_What you need to do_
Rewrite the part of the Iron Man knock-off text that opens with the words containing "- No roller" and closes with "no good reason.", putting "pogo stick" in place of "unicycle".

_Text provided_
-------
In "Iron Man" #1, a standard-issue mad scientist named Mordius (as opposed to Biff, Ernie, or Jo-Jo) manufactures some knock-offs of Iron Man's armor.Ever go shopping for, say, a DVD player and wind up going with the Goldstar instead of the Sony because it's cheaper?
Yeah, this was kind of like that.
Other problems with the Mordius versions?
- Sound effect made by the repulsor rays: "ZACHBRAAF!"
- In some models, repulsor rays replaced by more economical but less helpful "delouser rays."
- They're padded with comfy asbestos.
- The shoulder joints utilize the finest in Snaptite technology.
- No roller skates, but a unicycle pops out of the codpiece.
- The helmets distort the wearer's voice so he sounds just like Paul Lynde.
- Due to a flaw in the electromagnetic shielding, long-term use can cause brain damage. The symptoms: addictive behavior, priapism, and suddenly turning into a complete asshole for no good reason.
-------
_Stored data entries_
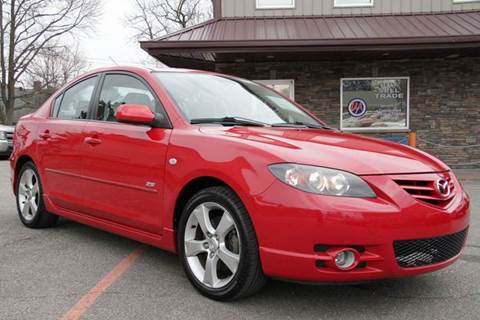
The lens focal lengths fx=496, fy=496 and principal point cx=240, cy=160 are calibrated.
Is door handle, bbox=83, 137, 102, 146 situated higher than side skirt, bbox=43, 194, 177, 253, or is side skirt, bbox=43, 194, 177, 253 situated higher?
door handle, bbox=83, 137, 102, 146

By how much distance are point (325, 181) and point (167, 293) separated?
53.8 inches

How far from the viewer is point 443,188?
3.08 meters

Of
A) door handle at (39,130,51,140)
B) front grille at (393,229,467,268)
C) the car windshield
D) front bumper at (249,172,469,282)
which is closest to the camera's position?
front bumper at (249,172,469,282)

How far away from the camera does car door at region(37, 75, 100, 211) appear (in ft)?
14.4

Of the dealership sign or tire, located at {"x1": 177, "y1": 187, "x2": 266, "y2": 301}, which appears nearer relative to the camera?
tire, located at {"x1": 177, "y1": 187, "x2": 266, "y2": 301}

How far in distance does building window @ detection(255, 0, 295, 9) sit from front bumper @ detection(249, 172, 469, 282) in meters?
10.7

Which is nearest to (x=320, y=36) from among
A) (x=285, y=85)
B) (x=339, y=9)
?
(x=285, y=85)

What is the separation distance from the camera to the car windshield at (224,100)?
12.5 feet

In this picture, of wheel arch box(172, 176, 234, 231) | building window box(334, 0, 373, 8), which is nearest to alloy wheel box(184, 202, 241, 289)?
wheel arch box(172, 176, 234, 231)

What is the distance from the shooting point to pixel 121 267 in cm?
392

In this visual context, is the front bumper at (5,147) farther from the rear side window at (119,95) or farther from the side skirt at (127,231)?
the rear side window at (119,95)

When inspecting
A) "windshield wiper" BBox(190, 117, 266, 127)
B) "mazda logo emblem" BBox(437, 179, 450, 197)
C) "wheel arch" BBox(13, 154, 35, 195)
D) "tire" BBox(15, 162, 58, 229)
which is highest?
"windshield wiper" BBox(190, 117, 266, 127)

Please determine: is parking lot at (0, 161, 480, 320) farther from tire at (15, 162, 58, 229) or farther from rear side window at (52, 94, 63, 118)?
rear side window at (52, 94, 63, 118)

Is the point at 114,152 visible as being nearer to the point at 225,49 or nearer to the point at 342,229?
the point at 342,229
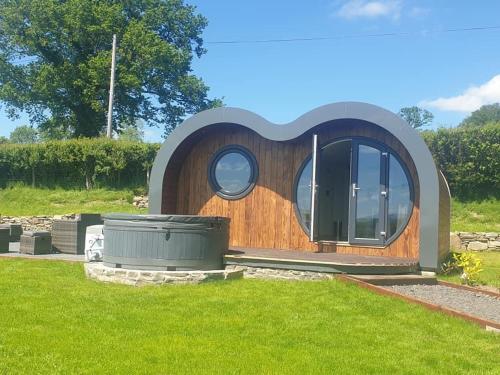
-------
_Task solution_
- No roller skates, but a pogo stick pops out of the codpiece.
- The helmets distort the wearer's voice so he sounds just like Paul Lynde.
- Due to a flaw in the electromagnetic shielding, long-term use can cause brain damage. The symptoms: addictive behavior, priapism, and suddenly turning into a complete asshole for no good reason.